→ EXERCISE TASK 1:
Using the btrfs patch text, say whether each statement below agrees with it. Answer yes or no for each, and quote the exact words from the text that settle it.
(a) The patch changes only one file.
(b) The problem was reported by Chris Mason.
(c) The earlier version could pass an invalid pointer to commit_transaction.
→ EXERCISE TASK 2:
Carry on the btrfs patch, starting after its last line.

From 98bd5c547ef2300f915fc1adce5b6f25c195d4d4 Mon Sep 17 00:00:00 2001
From: David Sterba <dsterba@suse.cz>
Date: Mon, 19 Jan 2015 14:21:02 +0100
Subject: [PATCH 1/6] btrfs: sync ioctl, handle errors after transaction start

The version merged to 3.19 did not handle errors from start_trancaction
and could pass an invalid pointer to commit_transaction.

Fixes: 6b5fe46dfa52441f ("btrfs: do commit in sync_fs if there are pending changes")
Reported-by: Filipe Manana <fdmanana@suse.com>
Signed-off-by: David Sterba <dsterba@suse.cz>
Signed-off-by: Chris Mason <clm@fb.com>
---
 fs/btrfs/super.c | 4 ++--
 1 file changed, 2 insertions(+), 2 deletions(-)

diff --git a/fs/btrfs/super.c b/fs/btrfs/super.c
index 60f7cbe815e9..c86fb5438454 100644
--- a/fs/btrfs/super.c
+++ b/fs/btrfs/super.c
@@ -1001,9 +1001,9 @@ int btrfs_sync_fs(struct super_block *sb, int wait)
 			if (fs_info->pending_changes == 0)
 				return 0;
 			trans = btrfs_start_transaction(root, 0);
-		} else {
-			return PTR_ERR(trans);
 		}
+		if (IS_ERR(trans))

→ STORED RECORDS:

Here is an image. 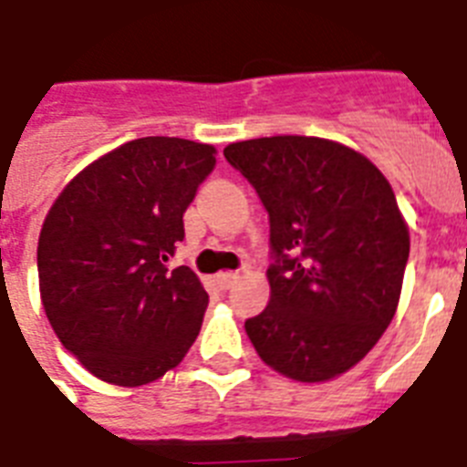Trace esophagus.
<instances>
[{"mask_svg": "<svg viewBox=\"0 0 467 467\" xmlns=\"http://www.w3.org/2000/svg\"><path fill=\"white\" fill-rule=\"evenodd\" d=\"M237 280H240V275H237V273H218V275H215V283H218V287H221V290H230V287H233Z\"/></svg>", "mask_w": 467, "mask_h": 467, "instance_id": "esophagus-1", "label": "esophagus"}]
</instances>
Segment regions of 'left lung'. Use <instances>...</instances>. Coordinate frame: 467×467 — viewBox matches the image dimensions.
I'll use <instances>...</instances> for the list:
<instances>
[{"label": "left lung", "instance_id": "8db88e82", "mask_svg": "<svg viewBox=\"0 0 467 467\" xmlns=\"http://www.w3.org/2000/svg\"><path fill=\"white\" fill-rule=\"evenodd\" d=\"M271 223V302L244 321L259 358L319 384L355 367L396 314L410 233L365 155L319 136L230 143Z\"/></svg>", "mask_w": 467, "mask_h": 467}]
</instances>
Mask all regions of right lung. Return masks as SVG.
Returning <instances> with one entry per match:
<instances>
[{
  "mask_svg": "<svg viewBox=\"0 0 467 467\" xmlns=\"http://www.w3.org/2000/svg\"><path fill=\"white\" fill-rule=\"evenodd\" d=\"M215 168L208 143L146 136L83 168L49 208L37 278L49 326L93 377L143 386L177 367L208 295L189 266L168 271L182 215Z\"/></svg>",
  "mask_w": 467,
  "mask_h": 467,
  "instance_id": "obj_1",
  "label": "right lung"
}]
</instances>
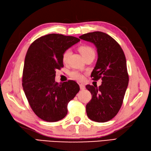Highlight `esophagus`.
<instances>
[{"instance_id": "esophagus-1", "label": "esophagus", "mask_w": 151, "mask_h": 151, "mask_svg": "<svg viewBox=\"0 0 151 151\" xmlns=\"http://www.w3.org/2000/svg\"><path fill=\"white\" fill-rule=\"evenodd\" d=\"M80 88H81V89H82V90H83V89H85L86 86L84 84H80Z\"/></svg>"}]
</instances>
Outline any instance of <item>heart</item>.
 Returning <instances> with one entry per match:
<instances>
[{
    "mask_svg": "<svg viewBox=\"0 0 151 151\" xmlns=\"http://www.w3.org/2000/svg\"><path fill=\"white\" fill-rule=\"evenodd\" d=\"M78 51L81 52L83 58L89 55H91V54L95 55V52L93 49L91 47L88 46V45H82L81 47H79ZM70 54V51L69 50H67L63 52L62 55V61L63 63L67 62ZM70 75L73 78L77 80V81H81V80H82L83 78V76L81 74L77 71H75V70H74V71H72L70 73Z\"/></svg>",
    "mask_w": 151,
    "mask_h": 151,
    "instance_id": "1",
    "label": "heart"
}]
</instances>
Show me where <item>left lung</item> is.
I'll return each mask as SVG.
<instances>
[{"instance_id": "1", "label": "left lung", "mask_w": 151, "mask_h": 151, "mask_svg": "<svg viewBox=\"0 0 151 151\" xmlns=\"http://www.w3.org/2000/svg\"><path fill=\"white\" fill-rule=\"evenodd\" d=\"M94 44L98 58L91 76L102 79V84L86 86L91 93V100L86 105V113L91 120L104 123L117 115L121 107L129 85V75L123 50L107 34L93 32L79 37Z\"/></svg>"}]
</instances>
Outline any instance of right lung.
<instances>
[{
    "label": "right lung",
    "instance_id": "right-lung-1",
    "mask_svg": "<svg viewBox=\"0 0 151 151\" xmlns=\"http://www.w3.org/2000/svg\"><path fill=\"white\" fill-rule=\"evenodd\" d=\"M80 41L73 36L50 34L38 38L28 48L22 88L31 108L42 120L56 122L65 117L67 104L80 90L73 81L55 82L56 70L63 67V52Z\"/></svg>",
    "mask_w": 151,
    "mask_h": 151
}]
</instances>
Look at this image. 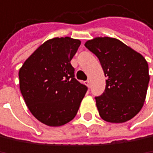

→ EXERCISE RESULT 1:
(a) Yes: "1 file changed, 2 insertions(+), 2 deletions(-)"
(b) No: "Reported-by: Filipe Manana <fdmanana@suse.com>"
(c) Yes: "could pass an invalid pointer to commit_transaction"

→ EXERCISE RESULT 2:
+			return PTR_ERR(trans);
 	}
 	return btrfs_commit_transaction(trans, root);
 }

From 379d6854a2092e38b6e56a8067d922e31461b7e2 Mon Sep 17 00:00:00 2001
From: Tsutomu Itoh <t-itoh@jp.fujitsu.com>
Date: Fri, 9 Jan 2015 17:37:52 +0900
Subject: [PATCH 2/6] Btrfs: fix incorrect freeing in scrub_stripe

The address that should be freed is not 'ppath' but 'path'.

Signed-off-by: Tsutomu Itoh <t-itoh@jp.fujitsu.com>
Reviewed-by: Miao Xie <miaoxie@huawei.com>
Signed-off-by: Chris Mason <clm@fb.com>
---
 fs/btrfs/scrub.c | 2 +-
 1 file changed, 1 insertion(+), 1 deletion(-)

diff --git a/fs/btrfs/scrub.c b/fs/btrfs/scrub.c
index 9e1569ffbf6e..2f0fbc374e87 100644
--- a/fs/btrfs/scrub.c
+++ b/fs/btrfs/scrub.c
@@ -3053,7 +3053,7 @@ static noinline_for_stack int scrub_stripe(struct scrub_ctx *sctx,
 
 	ppath = btrfs_alloc_path();
 	if (!ppath) {
-		btrfs_free_path(ppath);
+		btrfs_free_path(path);
 		return -ENOMEM;
 	}
 

From 75c68e9fbbdfc04467c9edcac76be998beaa630b Mon Sep 17 00:00:00 2001
From: Filipe Manana <fdmanana@suse.com>
Date: Fri, 16 Jan 2015 13:24:40 +0000
Subject: [PATCH 3/6] Btrfs: fix race deleting block group from
 space_info->ro_bgs list

When removing a block group we were deleting it from its space_info's
ro_bgs list without the correct protection - the space info's spinlock.
Fix this by doing the list delete while holding the spinlock of the
corresponding space info, which is the correct lock for any operation
on that list.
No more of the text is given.